Human behavior does seem that have changed very slowly until an acceleration in material culture began sometime after the last ice age, with the invention of farming, herding, pottery making – what the archeologists have long called the Neolithic revolution. Curiously, the pop. geneticists also date a shift from polygyny to monogamy at about the same time. There were of course great transitions before then, the departure from Africa 60-70,000 years ago, the cultural flowering in European settings about the time modern humans reached Europe ~42,000 years ago, and of course the development of language, whenever that was, but these earlier “revolutions” seem to have developed over much longer spans of time than the changes that have happened over the last 10-12,000 years. Compared to previous changes, the development of farming, herding, etc. seems pretty abrupt, and things only accelerate further with invention of the wheel, dairy farming, metallurgy and writing.
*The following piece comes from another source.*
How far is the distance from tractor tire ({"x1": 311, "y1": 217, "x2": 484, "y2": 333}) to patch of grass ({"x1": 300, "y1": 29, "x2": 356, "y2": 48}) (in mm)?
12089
It’s also curious that these “late” developments occur relatively close in time in widely different places in the world. Jared Diamond gives a nice account of why things were somewhat delayed in the Americas, Australia, central and southern Africa, and the Pacific islands (in Guns, Germs and Steel – a great read), but the delays were not very long compared to the vast spans of time when our ancestors were hunter-gatherers. It seems that after the last Ice Age the fuse was lit for a cultural big bang that hasn’t stopped even now. The trouble is that the thing that would be most interesting, what they were thinking at any given time, really only becomes accessible with the invention of writing – before that it’s a matter of educated guesswork, and you can’t really be sure – the origins of religion are lost in that (to us) silent age. What can you do but decide whose educated guesses you like best?
For a Eurocentric view that includes something near the latest DNA-based perspectives, I recommend Jean Manco’s book Ancestral Journeys – the Peopling of Europe from the First Venturers to the Vikings. It came out last year, and she maintains a nice web site to keep things up to date. Like so many good books, it warrants reading a second time.
While I understand the need to relate specific artefacts and archaeological sites with outlooks regarding humanity (migrations and revolutions are some of the buzz words), I am not entirely convinced by the narratives given to us. I understand that in South America for example, great civilisations arose and built astonishing monuments, and yet they did not have a numbering system as we understand it. Other tribes have continued hunting and using tools to this day, without changes over many thousand of years. The example I quoted include constructions and paintings that would compare to any build and made during the later more ‘advanced’ civilisations. There songs and paintings are used to this day to communicate their history and beliefs. I am more impressed with those scholars who are willing to understand the thinking and culture of such tribes and civilisations (before many were destroyed by white colonialists), then someone who seeks to impose a self-serving narrative over their histories. If the wheel, farming, specific tools, and what have you, were all an integral part of some type of evolving aspect of humanity, we should see this across all cultures and civilisations. Migrations are not confined to some area we like to study, nor are human genes magically associated with the plough and the wheel.